1. ## Implicit Differentiation Help

How can I find the derivative of this implicit relation?

How do I find dG/dt for G=(bv)/(1-(v^2/c^2))^(1/2)
*b and c are constants
*v depends on t
I would really appreciate if you explained it to me so I can learn how to solve such problems.
Thanks!

2. ## Re: Implicit Differentiation Help

Differentiate both sides with respect to t. Since v is a function of t, you have to use the chain rule.

3. ## Re: Implicit Differentiation Help

How do I use the chain rule since I don't know how v is a function of t?

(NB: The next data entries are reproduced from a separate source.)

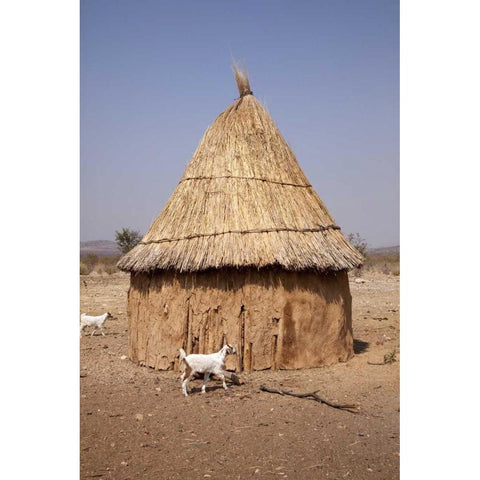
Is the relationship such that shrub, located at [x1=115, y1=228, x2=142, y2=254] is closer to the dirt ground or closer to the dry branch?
the dirt ground

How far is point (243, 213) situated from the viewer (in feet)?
21.5

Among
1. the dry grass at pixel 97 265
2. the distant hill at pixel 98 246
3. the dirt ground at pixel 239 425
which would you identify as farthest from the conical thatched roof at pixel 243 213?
the dry grass at pixel 97 265

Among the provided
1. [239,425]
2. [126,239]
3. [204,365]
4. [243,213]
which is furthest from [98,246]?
[126,239]

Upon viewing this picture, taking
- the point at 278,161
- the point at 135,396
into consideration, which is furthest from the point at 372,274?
the point at 135,396

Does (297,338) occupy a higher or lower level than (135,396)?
higher

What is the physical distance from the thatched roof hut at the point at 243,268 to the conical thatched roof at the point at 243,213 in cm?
1

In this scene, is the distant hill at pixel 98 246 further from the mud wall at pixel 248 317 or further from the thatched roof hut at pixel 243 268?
the mud wall at pixel 248 317

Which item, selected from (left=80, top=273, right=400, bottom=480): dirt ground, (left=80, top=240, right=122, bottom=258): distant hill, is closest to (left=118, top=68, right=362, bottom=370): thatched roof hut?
(left=80, top=273, right=400, bottom=480): dirt ground

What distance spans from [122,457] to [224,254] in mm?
2791

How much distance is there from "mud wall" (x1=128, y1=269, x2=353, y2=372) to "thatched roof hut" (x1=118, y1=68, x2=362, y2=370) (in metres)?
0.01

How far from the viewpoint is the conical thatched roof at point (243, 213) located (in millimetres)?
6211

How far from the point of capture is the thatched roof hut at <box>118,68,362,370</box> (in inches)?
246
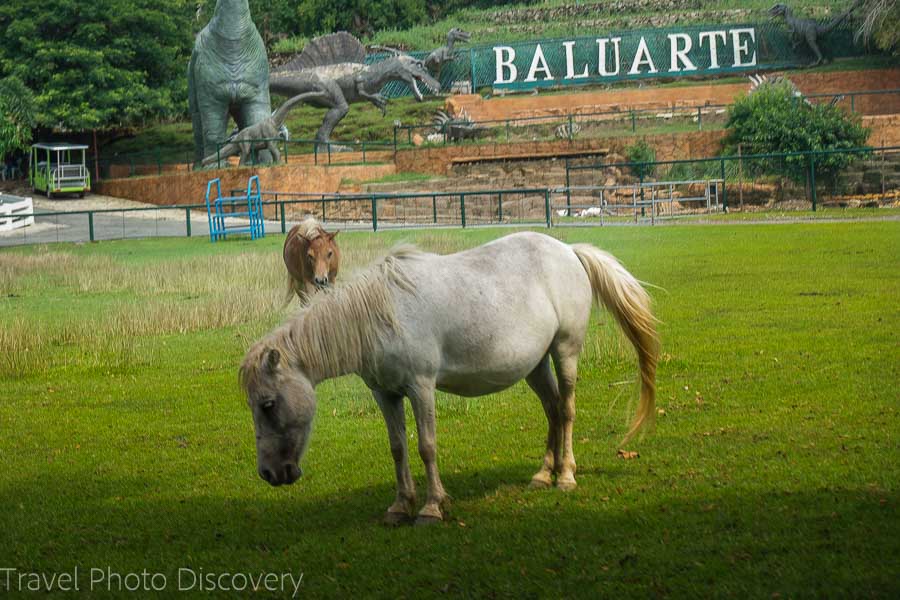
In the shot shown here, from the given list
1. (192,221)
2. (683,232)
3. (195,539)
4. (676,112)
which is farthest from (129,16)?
(195,539)

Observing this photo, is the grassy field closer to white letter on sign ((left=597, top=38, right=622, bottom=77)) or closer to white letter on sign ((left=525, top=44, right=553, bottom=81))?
white letter on sign ((left=525, top=44, right=553, bottom=81))

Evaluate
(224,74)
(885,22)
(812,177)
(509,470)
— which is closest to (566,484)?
(509,470)

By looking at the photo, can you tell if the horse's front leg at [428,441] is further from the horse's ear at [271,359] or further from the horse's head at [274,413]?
the horse's ear at [271,359]

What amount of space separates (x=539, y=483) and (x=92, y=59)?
136ft

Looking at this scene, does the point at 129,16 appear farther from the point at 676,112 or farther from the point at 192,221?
the point at 676,112

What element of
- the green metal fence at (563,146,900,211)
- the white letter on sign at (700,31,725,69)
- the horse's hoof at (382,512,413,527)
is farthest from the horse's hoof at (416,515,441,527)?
the white letter on sign at (700,31,725,69)

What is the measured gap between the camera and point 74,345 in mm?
13938

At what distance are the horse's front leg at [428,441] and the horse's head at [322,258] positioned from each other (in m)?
7.76

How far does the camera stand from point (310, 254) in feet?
46.0

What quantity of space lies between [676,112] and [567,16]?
21.4m

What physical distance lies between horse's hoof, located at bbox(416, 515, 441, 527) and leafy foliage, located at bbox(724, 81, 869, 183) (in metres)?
32.4

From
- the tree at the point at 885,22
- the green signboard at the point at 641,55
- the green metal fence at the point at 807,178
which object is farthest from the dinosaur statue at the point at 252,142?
the tree at the point at 885,22

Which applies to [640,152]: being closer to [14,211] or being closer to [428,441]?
[14,211]

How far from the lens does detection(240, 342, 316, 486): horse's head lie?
574cm
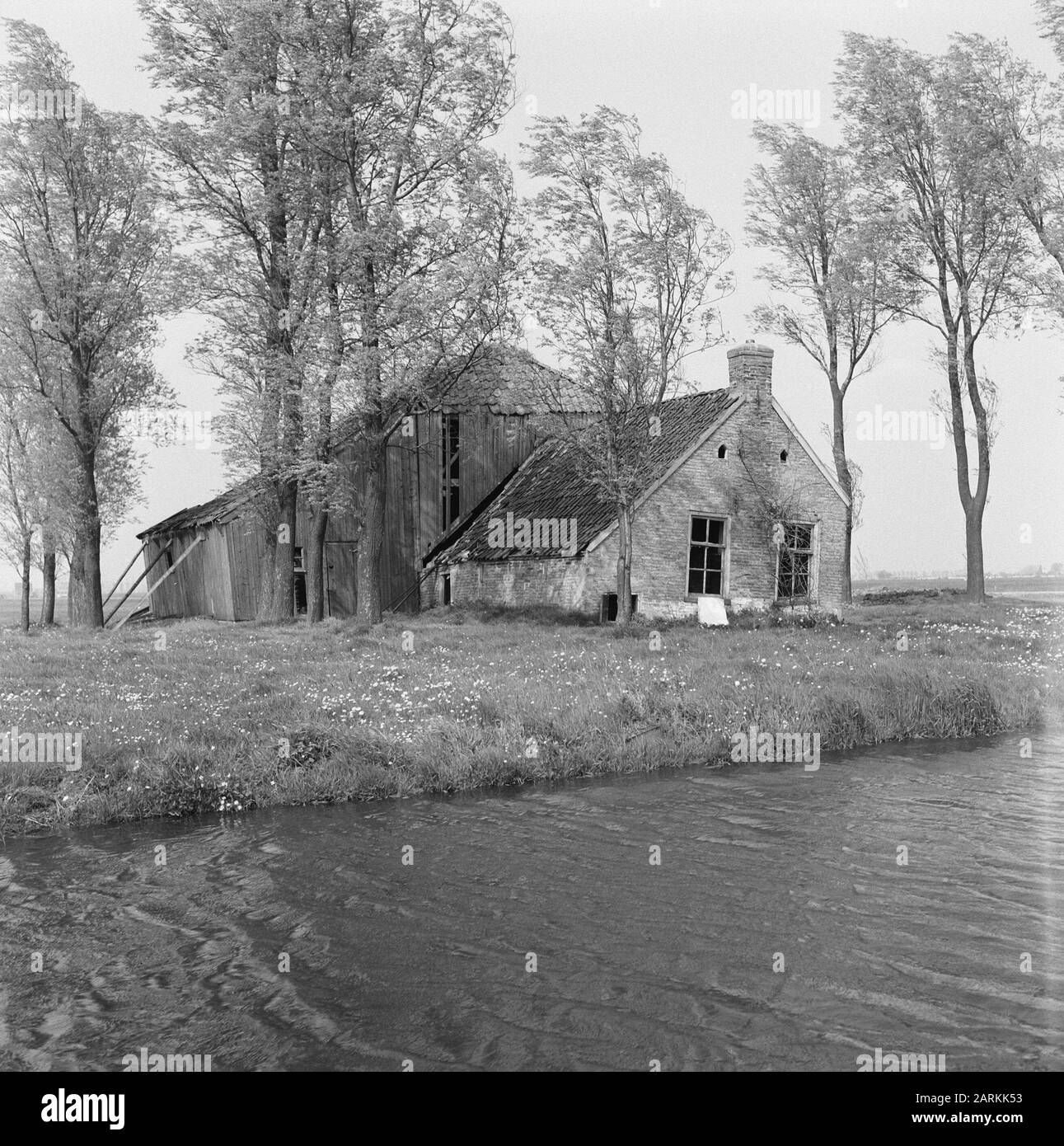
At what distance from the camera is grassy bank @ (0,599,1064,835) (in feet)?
46.7

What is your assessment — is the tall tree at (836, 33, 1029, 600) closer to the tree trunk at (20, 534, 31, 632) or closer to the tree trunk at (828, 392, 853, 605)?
the tree trunk at (828, 392, 853, 605)

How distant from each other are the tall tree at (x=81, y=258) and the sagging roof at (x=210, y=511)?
4.64 metres

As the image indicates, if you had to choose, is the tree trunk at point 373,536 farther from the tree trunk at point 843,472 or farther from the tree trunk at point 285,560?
the tree trunk at point 843,472

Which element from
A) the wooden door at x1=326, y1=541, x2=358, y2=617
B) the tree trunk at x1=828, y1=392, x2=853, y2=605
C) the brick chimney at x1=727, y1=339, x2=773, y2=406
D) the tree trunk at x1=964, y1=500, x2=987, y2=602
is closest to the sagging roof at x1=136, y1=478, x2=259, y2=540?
the wooden door at x1=326, y1=541, x2=358, y2=617

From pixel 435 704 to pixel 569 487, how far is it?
17.4m

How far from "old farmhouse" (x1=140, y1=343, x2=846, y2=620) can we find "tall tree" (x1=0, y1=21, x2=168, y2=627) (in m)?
5.21

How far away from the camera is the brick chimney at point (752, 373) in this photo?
31.7 metres

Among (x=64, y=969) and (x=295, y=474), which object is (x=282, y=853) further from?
(x=295, y=474)

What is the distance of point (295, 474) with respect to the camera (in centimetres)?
2808

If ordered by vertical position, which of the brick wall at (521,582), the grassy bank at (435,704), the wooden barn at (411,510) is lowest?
the grassy bank at (435,704)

4. ## Re: Implicit Differentiation Help

Just use $\displaystyle \frac{dv}{dt}$.

5. ## Re: Implicit Differentiation Help

Originally Posted by citcat
How can I find the derivative of this implicit relation?

How do I find dG/dt for G=(bv)/(1-(v^2/c^2))^(1/2)
*b and c are constants
*v depends on t
I would really appreciate if you explained it to me so I can learn how to solve such problems.
Thanks!
Since v is a function of t, this is a composition of functions, with your "inner" function of t being v(t), and your "outer" function of v being \displaystyle \displaystyle \begin{align*} \frac{b\,v}{\sqrt{1 - \frac{v^2}{c^2}}} \end{align*}. So to differentiate this function with respect to t, you need to use the chain rule and differentiate both the inner and outer functions, then multiply them together.

The derivative of the inner function is \displaystyle \displaystyle \begin{align*} \frac{dv}{dt} \end{align*}. I'll leave you to evaluate the derivative of the outer function.

6. ## Re: Implicit Differentiation Help

So do I end up with (b*dv/dt)/0.5(1-v^2/c^2)^-0.5?

7. ## Re: Implicit Differentiation Help

$\displaystyle dG/dt=\frac{b v'(t)}{\left(1-\frac{v(t)^2}{c^2}\right)^{3/2}}$

8. ## Re: Implicit Differentiation Help

How do you get (1-v(t)^2/c^2)^(3/2) in the denominator? Thanks!